Of course, Carol Danvers has a human aspect and her amnesia makes her vulnerable to the eyes of the public, but it’s only minimal and badly handled, thus remaining poorly credible because this amnesia never made her a fragile person regarding her limitless powers compensating for this lack. She knows it, she plays with it, and the rare emotional moments no longer have the same impact.
And let’s go fapping over the great feminism! Wonder Woman ha dits lot of stupid sentences: « it’s a great feminist movie, Diana is arrogant, nonchalant and likes to tease men. » and it’s on again with Captain Marvel. But honestly, doesn’t the women deserve better than these cheap super-heroine stories? Even if I am happy that it starts moving, they should think about giving roles that goes beyond the clichés like Anna Boden and Ryan Fleck’s movie.
For exemple : Emancipating from our mentor by refusing to fight and sending him a blast in the chest isn’t what I call emancipation but scenario simplicity. Avoiding the fight is indeed a way to not show a weak heroine because, on hand-to-hand combat, she might have been vulnerable (and maybe less attracting?). Making Brie Larson to take poses with some sort of cool style doesn’t give a strong and independent image to the Woman, it’s just laughable.
Goose is the comical element of the show and personally it didn’t bother me at all compared to critics who hated he’s presence.

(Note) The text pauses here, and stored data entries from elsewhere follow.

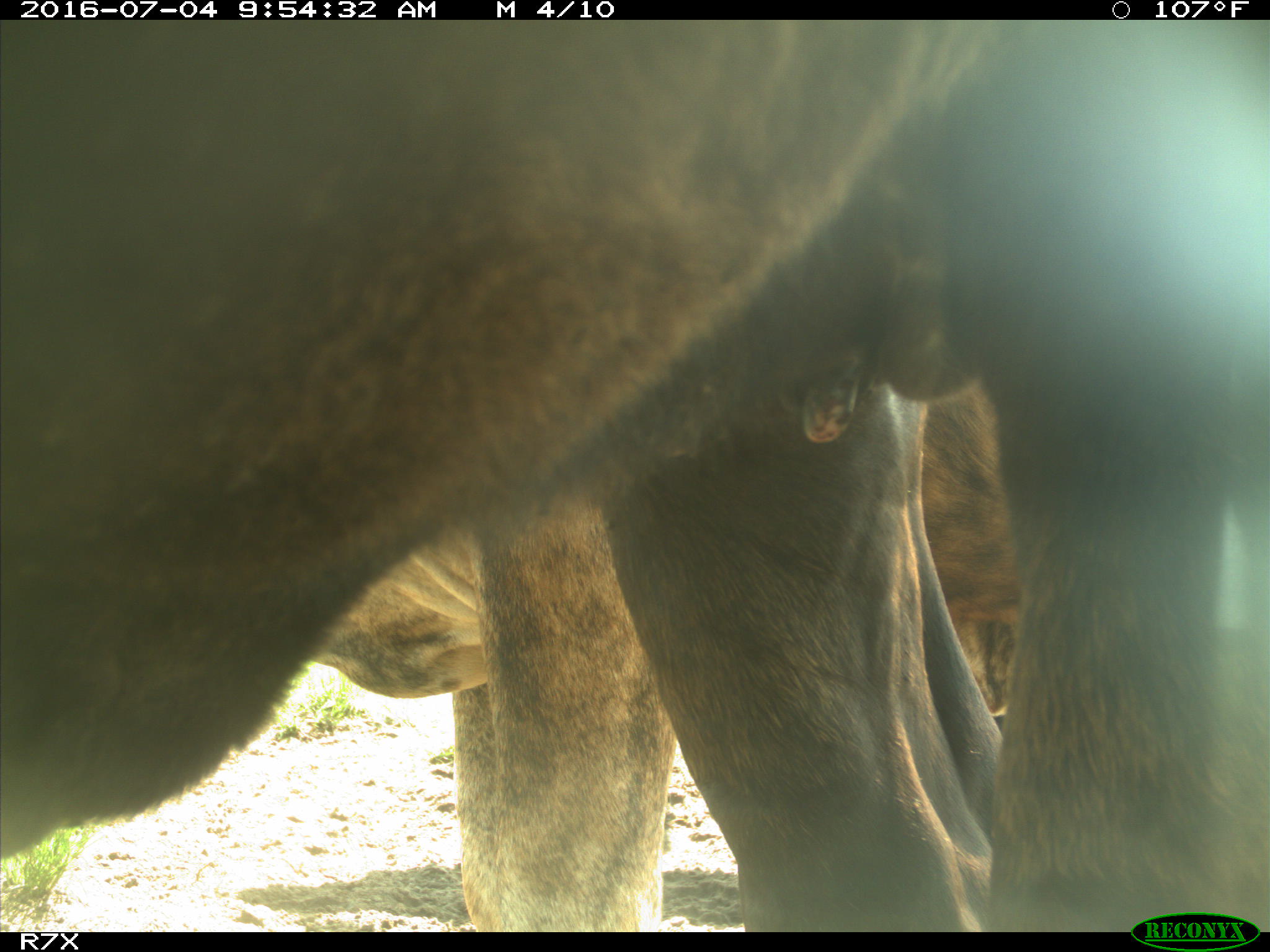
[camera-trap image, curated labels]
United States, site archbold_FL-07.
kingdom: Animalia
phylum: Chordata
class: Mammalia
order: Artiodactyla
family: Bovidae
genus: Bos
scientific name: Bos taurus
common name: domestic cow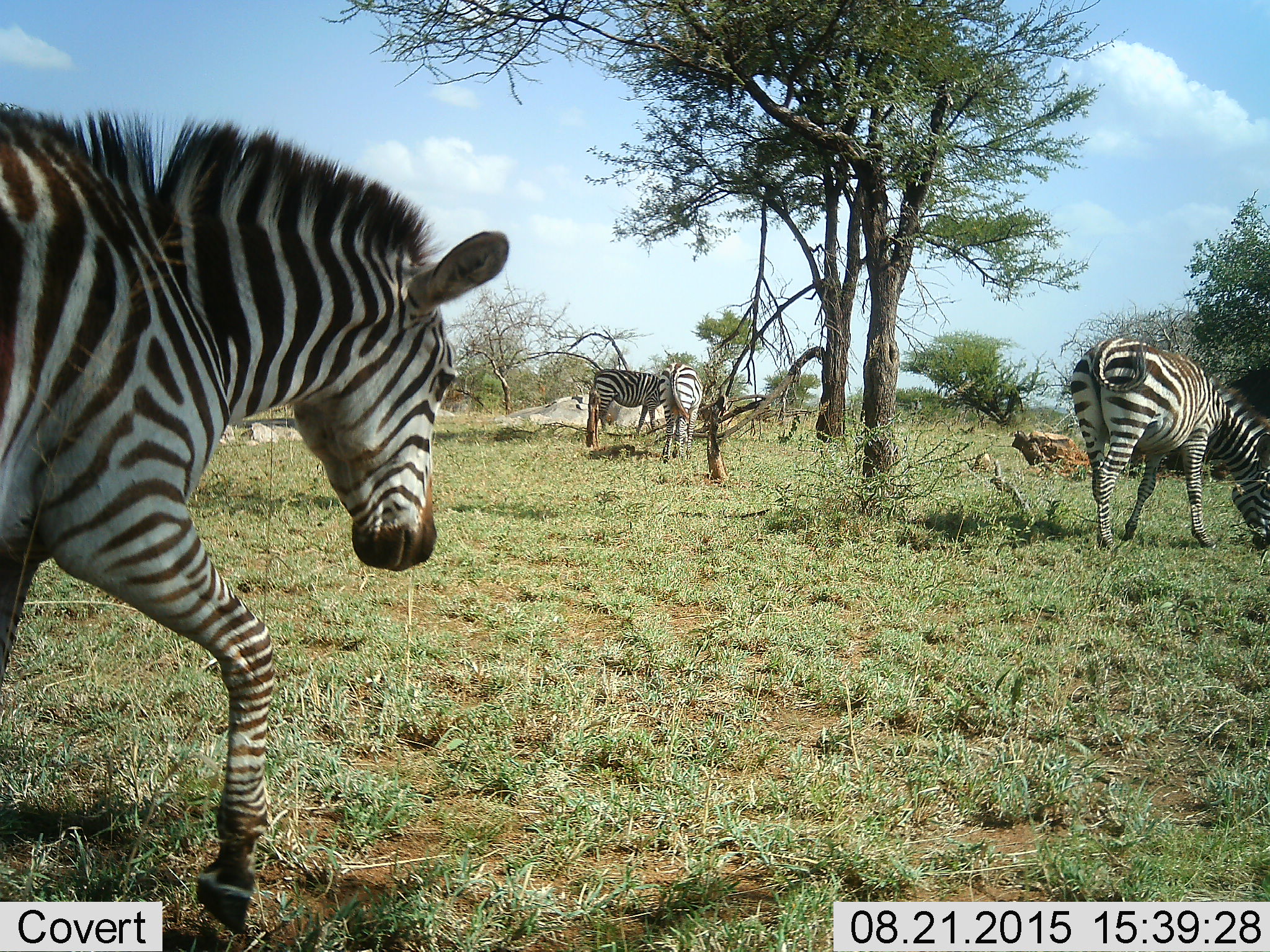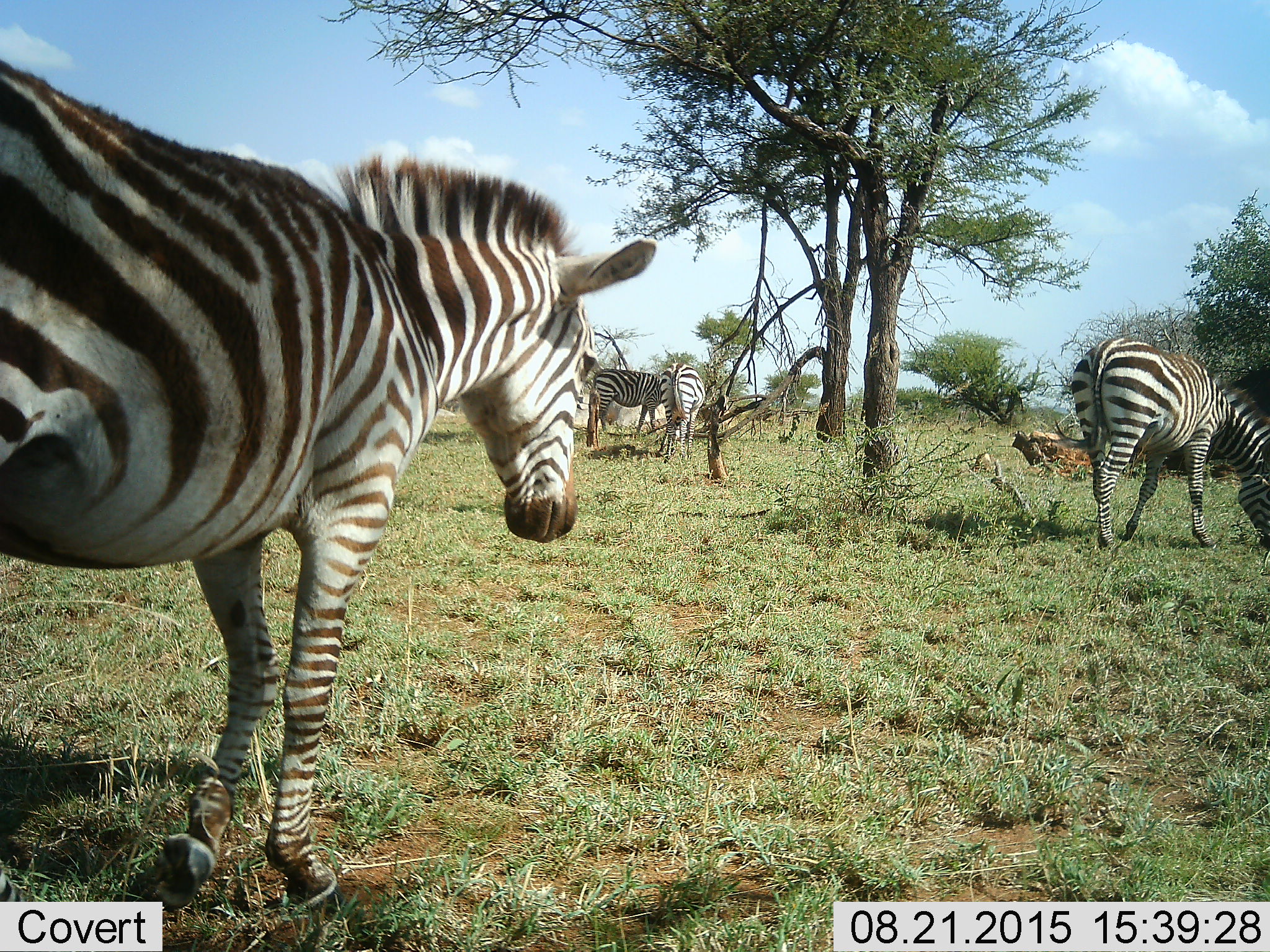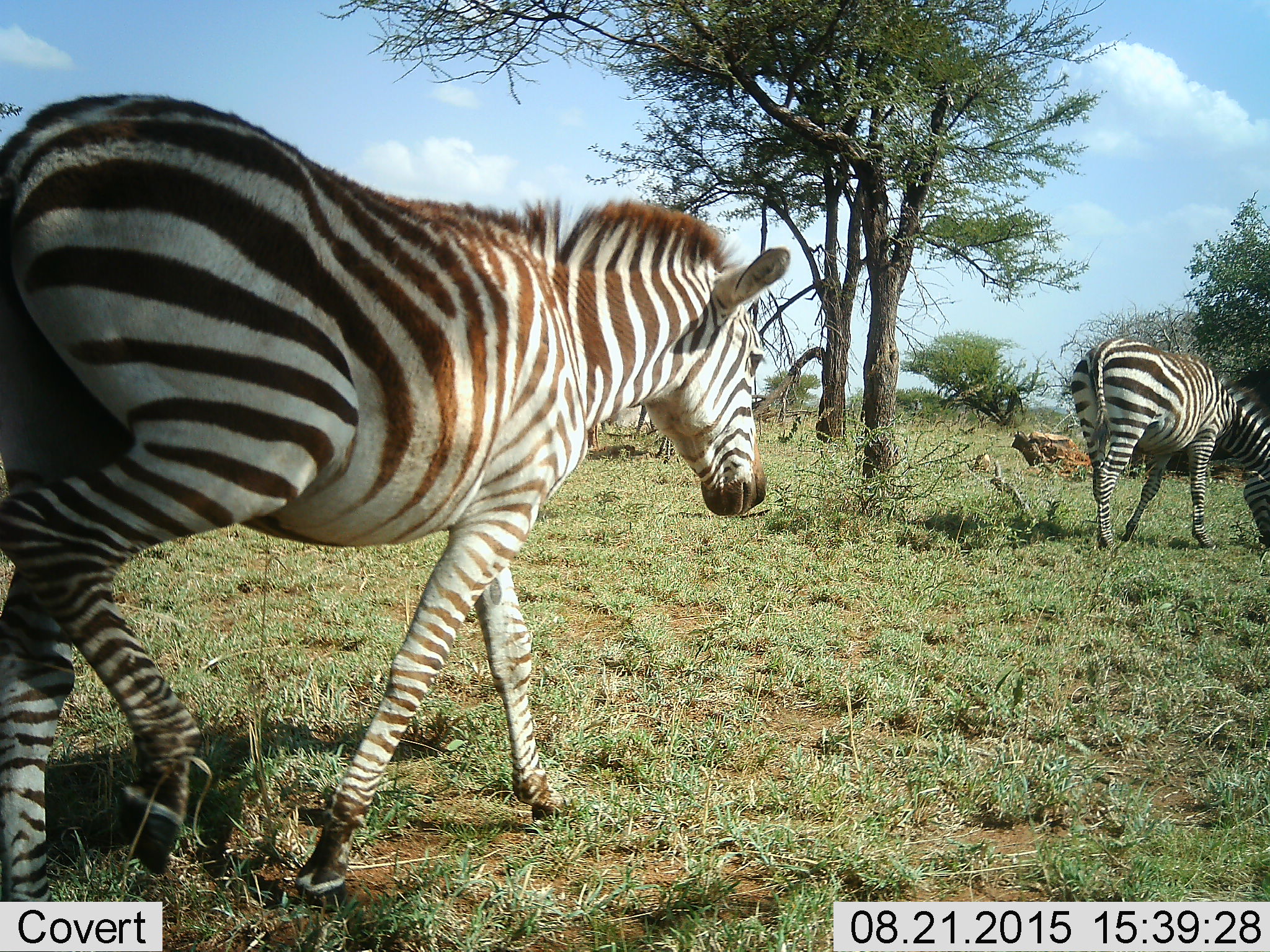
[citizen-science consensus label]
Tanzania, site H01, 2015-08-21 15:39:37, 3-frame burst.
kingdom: Animalia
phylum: Chordata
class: Mammalia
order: Perissodactyla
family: Equidae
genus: Equus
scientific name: Equus quagga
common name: plains zebra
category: zebra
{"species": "zebra (plains zebra) (Equus quagga)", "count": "4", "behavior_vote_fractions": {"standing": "40%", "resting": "0%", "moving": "60%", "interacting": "20%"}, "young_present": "0%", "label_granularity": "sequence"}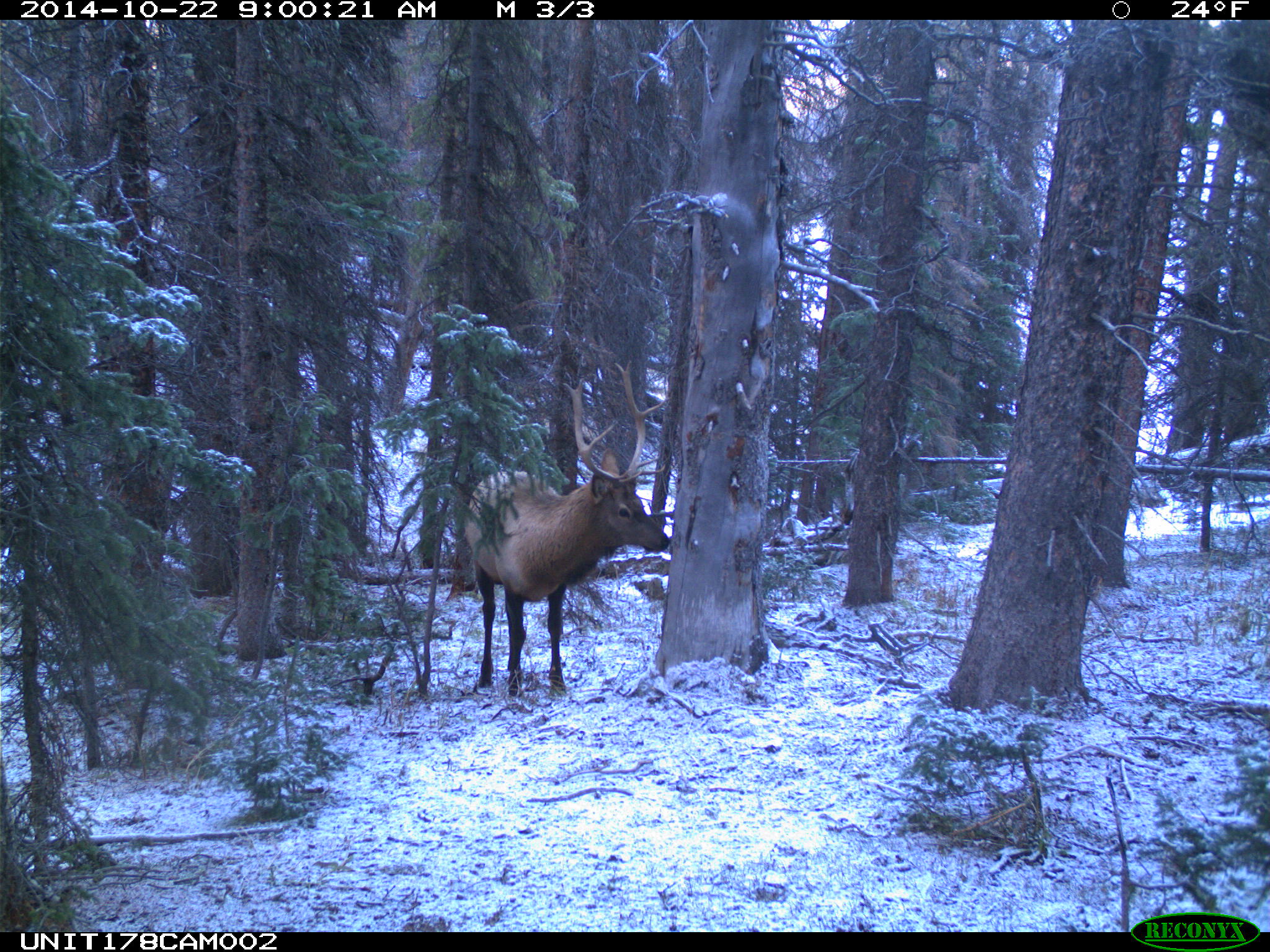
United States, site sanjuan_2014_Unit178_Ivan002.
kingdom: Animalia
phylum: Chordata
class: Mammalia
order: Artiodactyla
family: Cervidae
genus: Cervus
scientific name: Cervus elaphus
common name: red deer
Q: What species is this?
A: Cervus elaphus (red deer).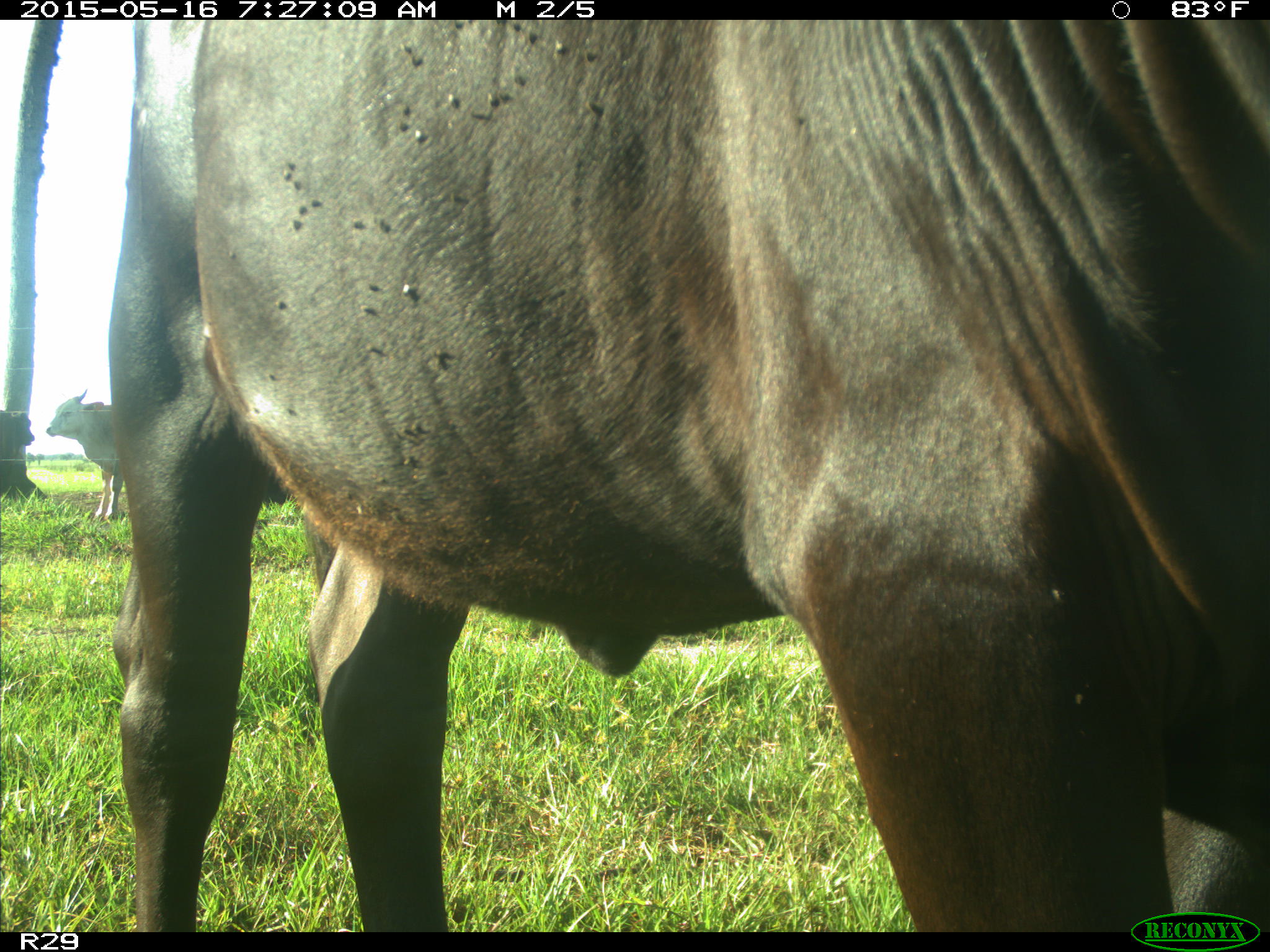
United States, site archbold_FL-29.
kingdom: Animalia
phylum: Chordata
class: Mammalia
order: Artiodactyla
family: Bovidae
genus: Bos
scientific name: Bos taurus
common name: domestic cow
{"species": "Bos taurus (domestic cow)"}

That gives me a transition to the humor of the movie. Every Marvel has its lines, its repetition or situation comic, and Captain Marvel is no exception. However, it might be one of the rare Marvel where the humor is badly exploited, badly mastered.
To get back to Goose and Nick Fury’s eye, the disillusion is huge. It might be one of the dumbest comical situations throughout the MCU and takes-off every bit of credibility to the character of Fury whose accident leading to the loss of his eye is no heroical act. No need to keep on playing the mysterious and over-serious, you’re no longer credible dude!
Captain Marvel/Nick Fury
As everyone seems to enjoy the duo Captain Marvel/Nick Fury, I will allow myself to put my point on it. Even if some sort of alchemy seems to come out from this duo and that an undeniable dynamism gives some “peps” to some dull sequences, I’d like to highlight the fact that Samul L. Jackson’s acting is unbearable. He keeps on caricaturing himself over and over, always playing in the same register without any deeper meaning.
Whereas Brie larson, she seems to struggle with believing that she’s impersonating such a powerful character, and her acting is quite laughable, especially her facial-expressions when she’s taking a badass pose (by the way there is, way, way to much throughout this movie), she has an undeniable charism and a lot of potential.
To conclude, Captain Marvel remains a formatted product that has not the same ambition as a Guardians of the Galaxy, nor the courage of a Doctor Strange, and with stakes so less captivating that the movie becomes boring.
A Jude law unequal and absent, some secondary characters (Yon-Rogg’s team, Ronan, Coulson…) pushed back to the rank of walk-on role and thus under-exploited, a heroine so powerful we end up detaching from her and special effects sometimes disgusting (3 weeks after Alita : Battle Angel, it’s painful to watch), Captain Marvel is a deception after such a long waiting time. There will remain some comical moments, some bravery and a post-credit scene really appealing, in brief, ephemeral novelties.